Konrad Adenauer, West Germany’s first post-second world war chancellor, won the most convincing election victory of his political career in 1957 with the campaign slogan “No Experiments”. This reassuringly cautious message echoed around Germany on Saturday as delegates chose Armin Laschet, the state premier of North Rhine-Westphalia, to be the new leader of the governing Christian Democratic Union party.
Mr Laschet, 59, was Chancellor Angela Merkel’s preferred candidate. He represents the brand of soothing, prudent centrism that enabled her to neutralise her political opponents and win four successive elections between 2005 and 2017. However, his victory leaves important questions unanswered about how the CDU will fight September’s Bundestag elections and, in a larger sense, about the party’s post-Merkel ideological profile.
The first point is that Mr Laschet may not even be the candidate for chancellor of the centre-right alliance made up of the CDU and the Christian Social Union, its Bavarian sister party. This honour may go to Markus Söder, the CSU leader and Bavarian premier, or even to Jens Spahn, Germany’s health minister, who supported Mr Laschet for the CDU leadership but is thought to have ambitions of his own for the chancellorship.
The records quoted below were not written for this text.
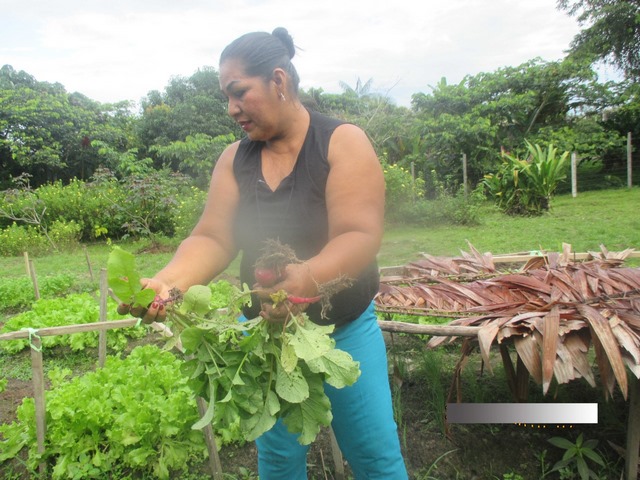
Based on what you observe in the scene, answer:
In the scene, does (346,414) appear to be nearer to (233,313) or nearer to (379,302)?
(233,313)

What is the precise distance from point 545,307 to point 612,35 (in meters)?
16.0

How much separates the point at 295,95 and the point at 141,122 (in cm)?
1976

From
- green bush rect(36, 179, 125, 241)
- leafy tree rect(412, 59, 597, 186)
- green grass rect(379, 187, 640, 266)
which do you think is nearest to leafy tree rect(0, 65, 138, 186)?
green bush rect(36, 179, 125, 241)

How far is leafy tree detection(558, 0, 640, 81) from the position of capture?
14320 mm

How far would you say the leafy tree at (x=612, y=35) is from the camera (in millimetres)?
14320

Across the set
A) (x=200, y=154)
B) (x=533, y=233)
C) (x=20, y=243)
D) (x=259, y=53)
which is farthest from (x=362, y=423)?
(x=200, y=154)

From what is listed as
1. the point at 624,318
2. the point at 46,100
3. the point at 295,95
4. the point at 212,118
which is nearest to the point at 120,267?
the point at 295,95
Both Mr Söder and Mr Spahn have performed well under pressure as the Covid-19 pandemic gripped Germany, whereas Mr Laschet has stumbled from time to time and seen his popularity ratings fall. Many politicians and activists in the CDU’s conservative wing, and in the CSU, do not think Mr Laschet is the best man to lead the alliance in the Bundestag campaign.
The second point concerns the CDU’s political direction after Ms Merkel’s departure. The party enjoys a commanding lead in opinion polls at present, but this disguises the fact that it has found it increasingly difficult in the Merkel era to hold on to its electorate.
In 2017, the CDU-CSU bloc took just under 33 per cent of the vote, its worst result since the first postwar West German elections of 1949. In the European Parliament elections of 2019, the CDU-CSU vote fell to 28.9 per cent.
The CDU has stayed in office partly because the centre-left Social Democrats are in even more serious trouble and have clung to their historic rival in “grand coalitions”, which have formed three of Germany’s last four governments. Germany’s mainstream parties have also been wary about sharing power at national level with two parties of the radical right and left — Alternative for Germany and Die Linke.
If Mr Laschet is the centre-right’s candidate for chancellor, it might make one potential combination after September’s elections — the CDU and Greens — more elusive. Although Germany intends to phase out coal production by 2038, Mr Laschet is a stout defender of North Rhine-Westphalia’s lignite industry. He angered environmentalists last year when he supported the opening of a new coal-fired power plant, Datteln 4, in his home state.
Another awkward problem for the CDU is that it is internally divided over how to deal with the rightwing populist AfD, especially in eastern Germany. In the 2017 election, more than 1m former CDU and CSU voters switched to AfD.
Some CDU politicians in the east want to form local coalitions with AfD despite the opposition of the CDU’s national leadership. Ms Merkel’s first successor as CDU leader Annegret Kramp-Karrenbauer was brought down last year by the local CDU’s dabbling in such a scheme in the eastern state of Thuringia.
The CDU delegates who elected Mr Laschet are calculating that Merkel-style centrism remains a political project attractive enough to deliver another election victory in September. Yet without the towering figure of the chancellor herself at the helm, the party faces hard choices about its future.